Exercise instructions:
All lines in the material containing the word "site" need to be copied.

Exercise material:
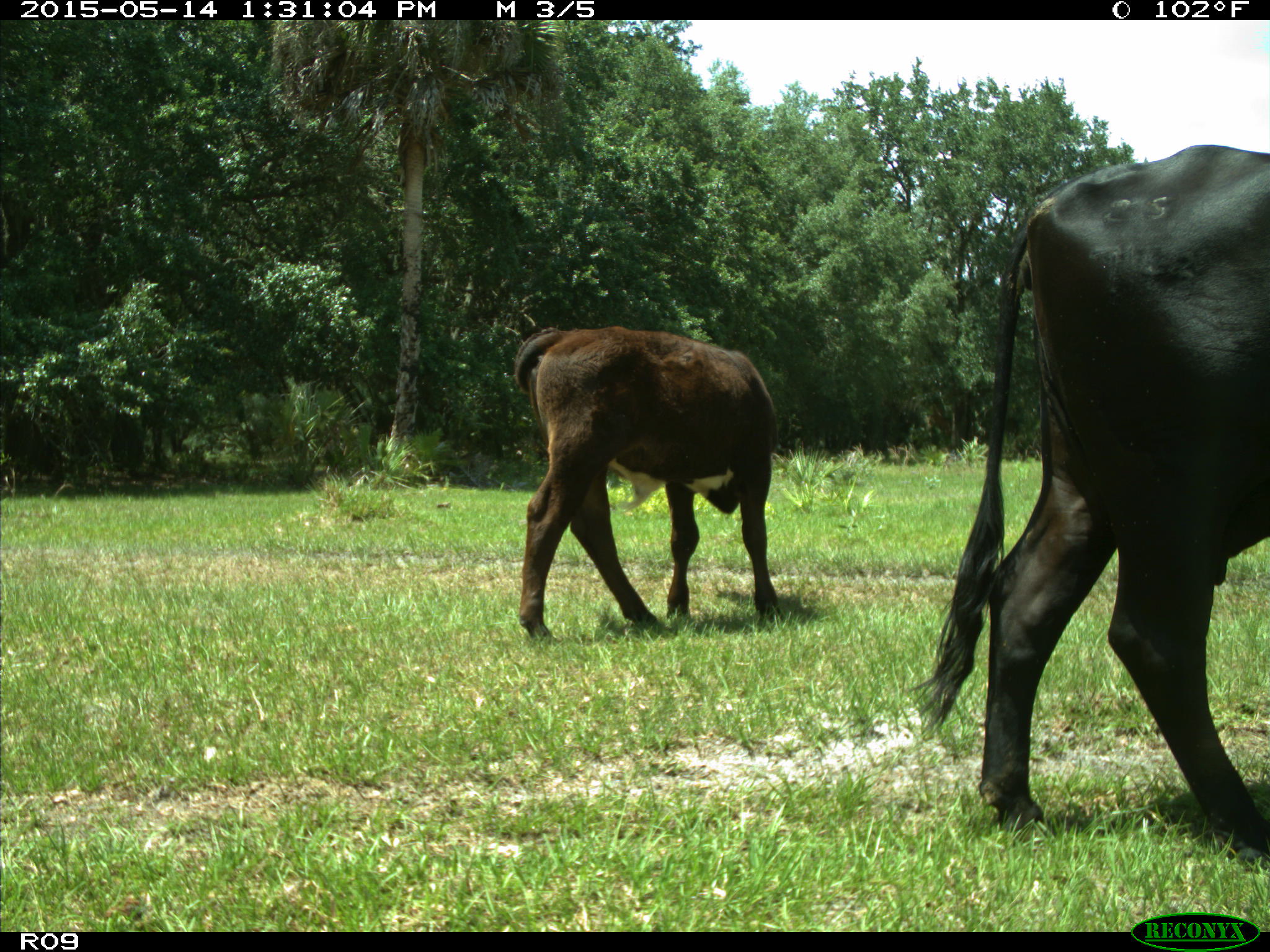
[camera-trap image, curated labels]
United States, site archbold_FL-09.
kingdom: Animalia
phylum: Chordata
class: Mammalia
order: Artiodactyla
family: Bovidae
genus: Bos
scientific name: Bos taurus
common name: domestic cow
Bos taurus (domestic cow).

...

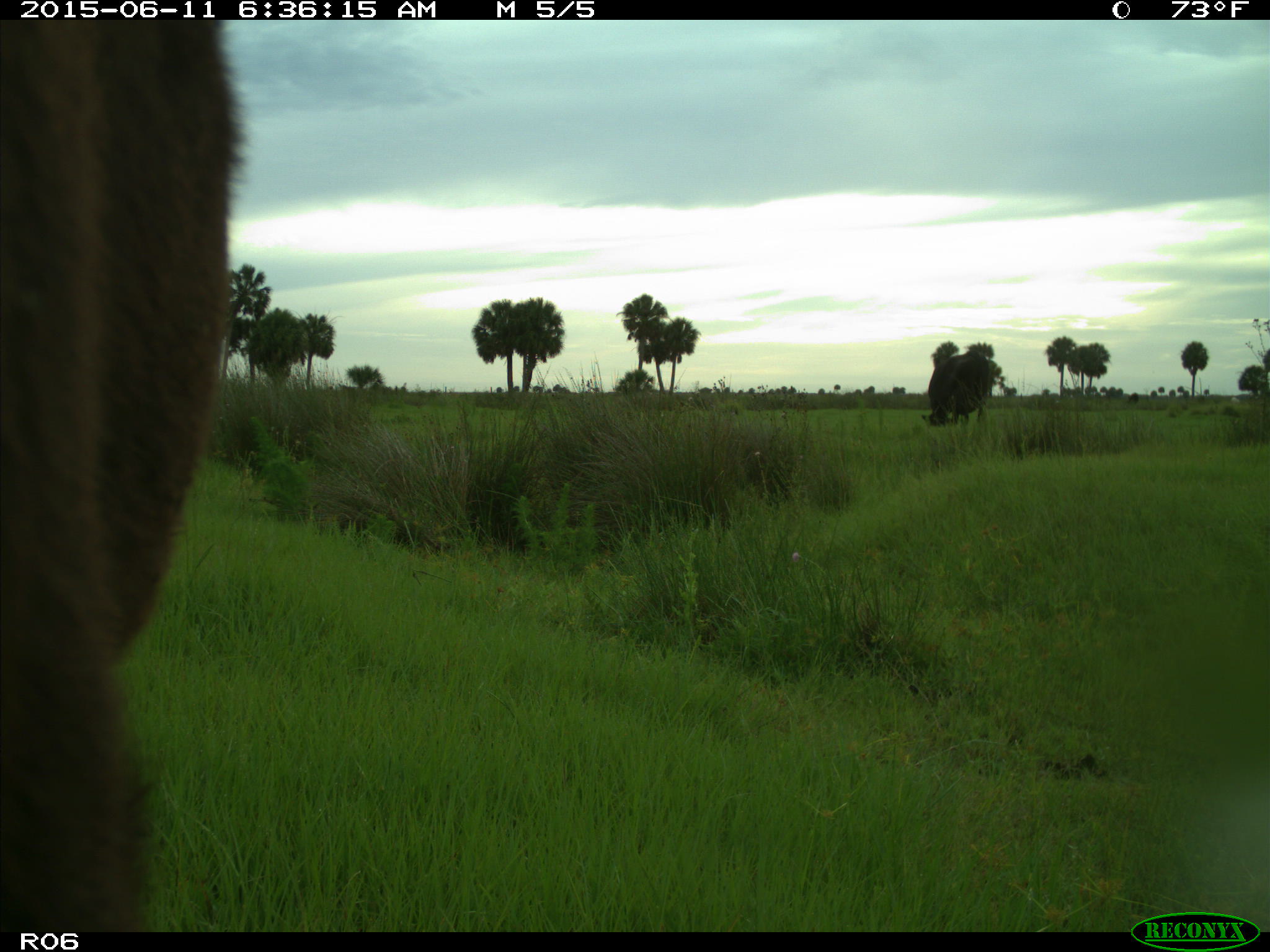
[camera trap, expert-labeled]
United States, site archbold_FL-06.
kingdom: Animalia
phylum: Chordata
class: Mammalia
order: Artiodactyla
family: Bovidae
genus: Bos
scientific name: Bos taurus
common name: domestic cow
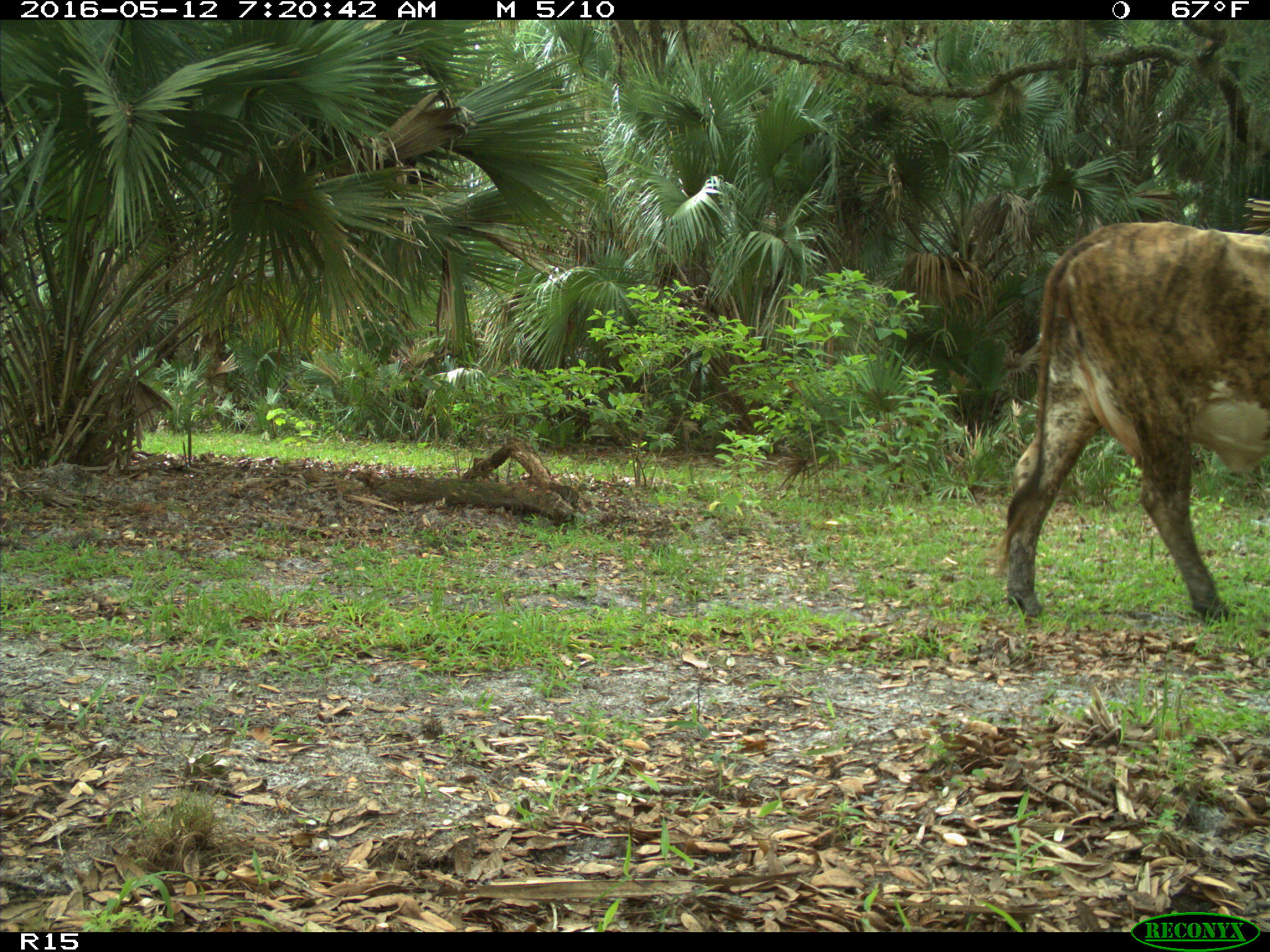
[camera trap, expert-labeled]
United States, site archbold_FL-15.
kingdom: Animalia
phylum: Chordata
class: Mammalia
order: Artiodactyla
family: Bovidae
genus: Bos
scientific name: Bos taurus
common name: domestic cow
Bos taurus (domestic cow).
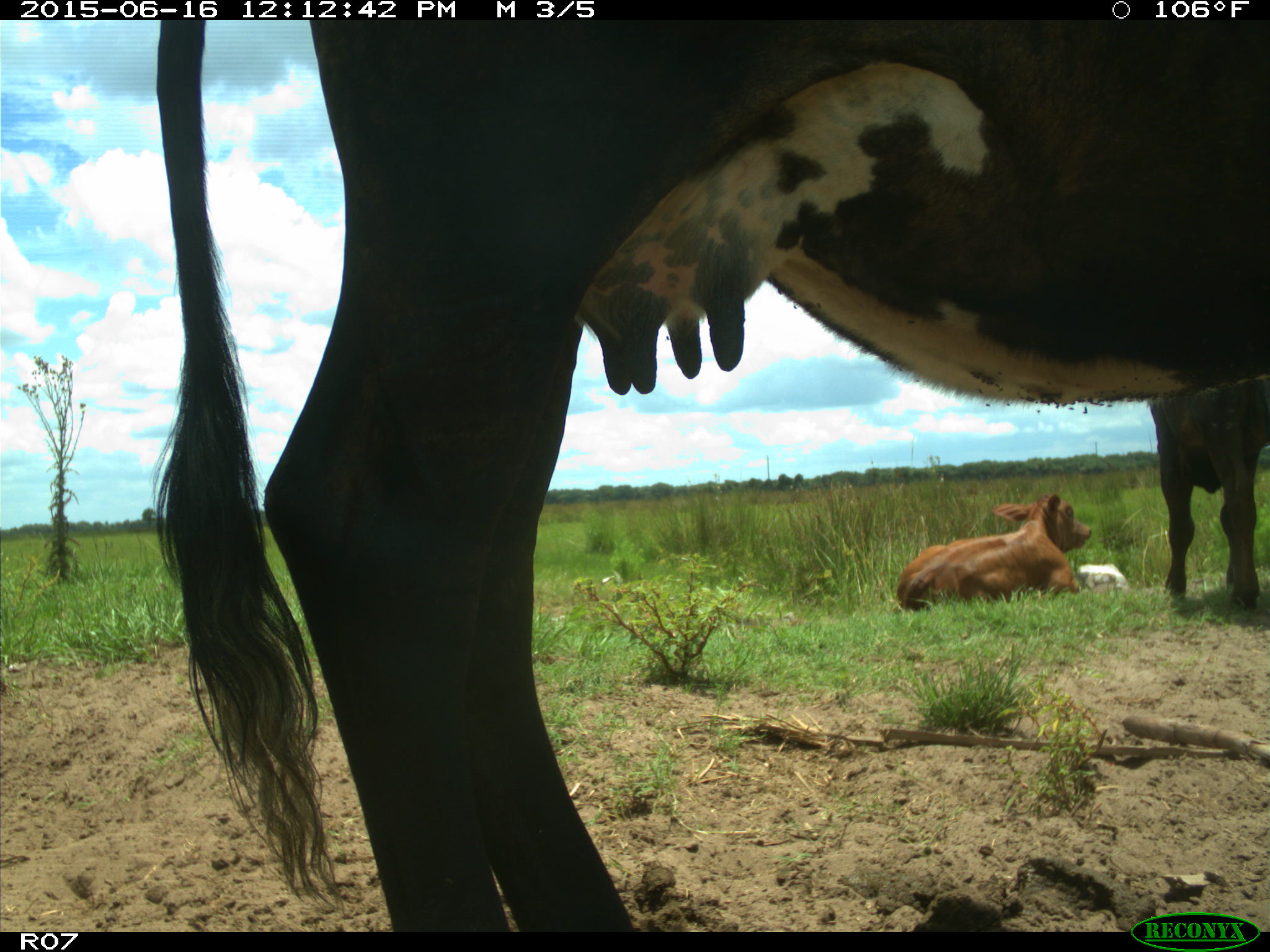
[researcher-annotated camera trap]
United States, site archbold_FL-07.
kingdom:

Response:
United States, site archbold_FL-09.
United States, site archbold_FL-06.
United States, site archbold_FL-15.
United States, site archbold_FL-07.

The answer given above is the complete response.